◆ **Exercise prompt**:
Copy out the material word for word, beginning with the line that contains "Looking at this" and continuing through the final line of the material. Include both of those lines and nothing else.

◆ **Exercise materials**:
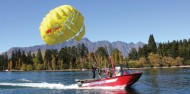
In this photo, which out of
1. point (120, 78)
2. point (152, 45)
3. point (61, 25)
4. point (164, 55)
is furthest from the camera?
point (152, 45)

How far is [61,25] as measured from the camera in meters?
35.9

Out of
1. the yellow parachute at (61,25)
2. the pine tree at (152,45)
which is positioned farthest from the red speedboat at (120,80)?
the pine tree at (152,45)

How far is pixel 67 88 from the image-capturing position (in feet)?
149

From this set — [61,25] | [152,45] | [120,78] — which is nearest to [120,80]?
[120,78]

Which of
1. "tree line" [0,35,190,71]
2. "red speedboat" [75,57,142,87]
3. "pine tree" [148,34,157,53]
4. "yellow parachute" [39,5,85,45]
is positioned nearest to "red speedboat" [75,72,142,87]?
"red speedboat" [75,57,142,87]

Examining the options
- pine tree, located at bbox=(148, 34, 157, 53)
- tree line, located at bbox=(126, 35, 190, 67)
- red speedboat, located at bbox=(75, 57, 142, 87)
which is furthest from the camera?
pine tree, located at bbox=(148, 34, 157, 53)

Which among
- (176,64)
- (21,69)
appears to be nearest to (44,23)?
(176,64)

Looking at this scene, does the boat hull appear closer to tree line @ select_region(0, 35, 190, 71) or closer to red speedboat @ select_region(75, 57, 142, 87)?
red speedboat @ select_region(75, 57, 142, 87)

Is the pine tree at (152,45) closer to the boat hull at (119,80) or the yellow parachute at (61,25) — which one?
the boat hull at (119,80)

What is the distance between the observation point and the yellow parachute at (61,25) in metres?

◆ **Output of the exercise**:
Looking at this scene, does the boat hull appear closer to tree line @ select_region(0, 35, 190, 71) or closer to red speedboat @ select_region(75, 57, 142, 87)?
red speedboat @ select_region(75, 57, 142, 87)

Is the pine tree at (152,45) closer to the boat hull at (119,80) or the yellow parachute at (61,25) — which one?
the boat hull at (119,80)

What is the distance between the observation point and the yellow parachute at (61,25) in metres?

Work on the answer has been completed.